Now, I used to have a crush on another girl. Later I found out that the feeling was mutual. She liked me as well. But I couldn’t feel any emotional connection with her after talking to her for a while. I couldn’t connect with her in terms of intellect, mutual interests, sense of humor etc. She didn’t seem like a “সংসারী" girl as well. So, I stopped it before getting serious. But she remained a sexual fantasy to me. Nobody could turn me on except her. She seems like the sexiest girl I have ever seen. I texted her from time to time. And she always indicated that she was still interested. However, I decided that getting married only for lust is not a good idea. So, I never get into something serious with her.
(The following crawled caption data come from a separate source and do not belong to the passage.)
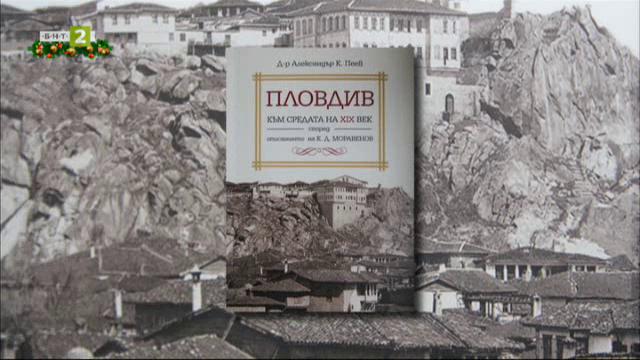 """""""Пловдив към средата на XIX век"""""""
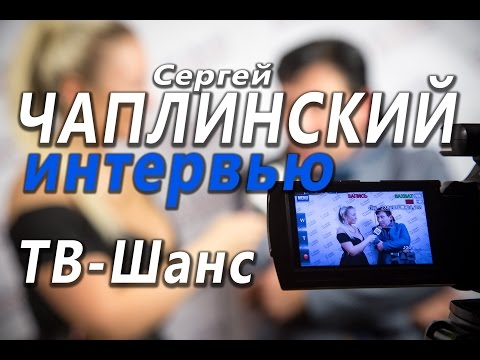 Сергей Чаплинский  Интервью  TV SHANS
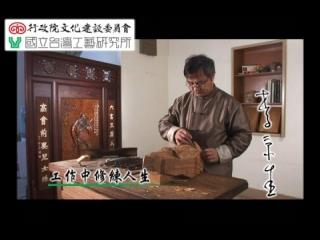 台灣工藝之家23-木雕家-李秉圭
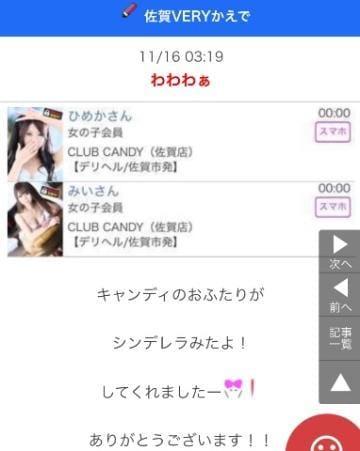 「わーーー?」11/17(土) 05:13   ひめかの写メ・風俗動画
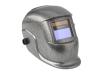 Купить недорогую Сварочную маску Сварог SV-III STEEL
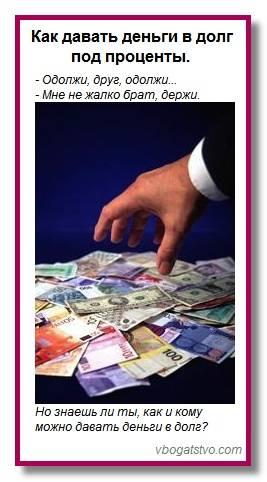 Можно ли давать деньги в долг вечером и почему нет?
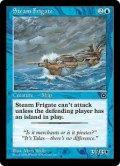 蒸気フリゲート艦/Steam Frigate (PO2)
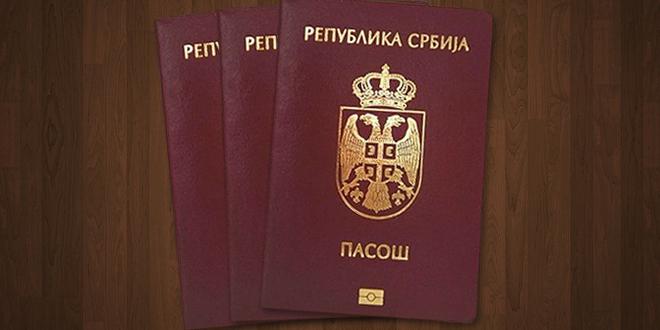 Brže do novog pasoša u slučaju krađe ili gubitka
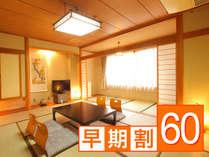 【早期割60】早めの予約でポイントアップ!のんびり寛ぎの和室(10畳+広縁2畳)に泊まるプラン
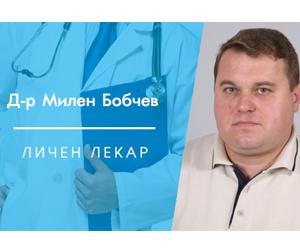 Д-р Милен Бобчев
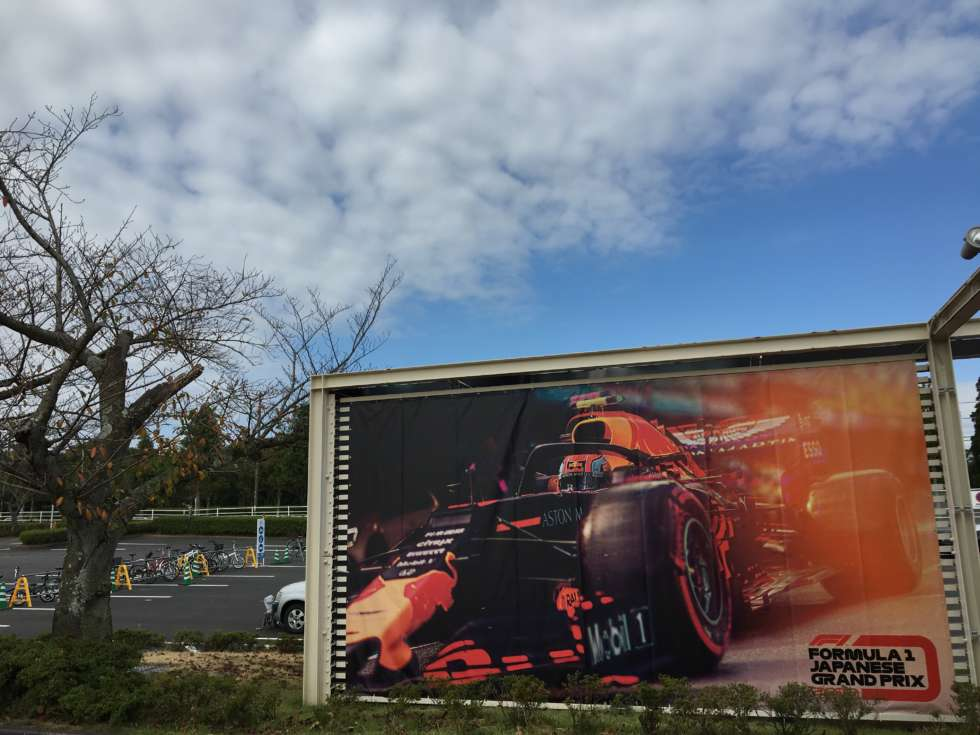 【F1日本GP 2019】ボウリング場前のディスプレイ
Then a few months earlier, I met with my current wife. Initially I felt a connection both emotionally and sexually. I thought I was finally moved on from my sexual fantasy over the other girl. So decided to get married. But now I am starting to regret. The girl I have married is beautiful, sweet, caring, and she puts efforts sexually as well. I don’t want to hurt her in any way. I am trying to give my best efforts to please her in every way. But day by day I am losing interest in her sexually and my old obsession is coming back.
I hope I could get over my obsession over this one particular girl and give all the love to my wife that she deserves. I hope everything would be okay once my wife gets her visa and starts living with me. Till then I hope I don’t do anything stupid.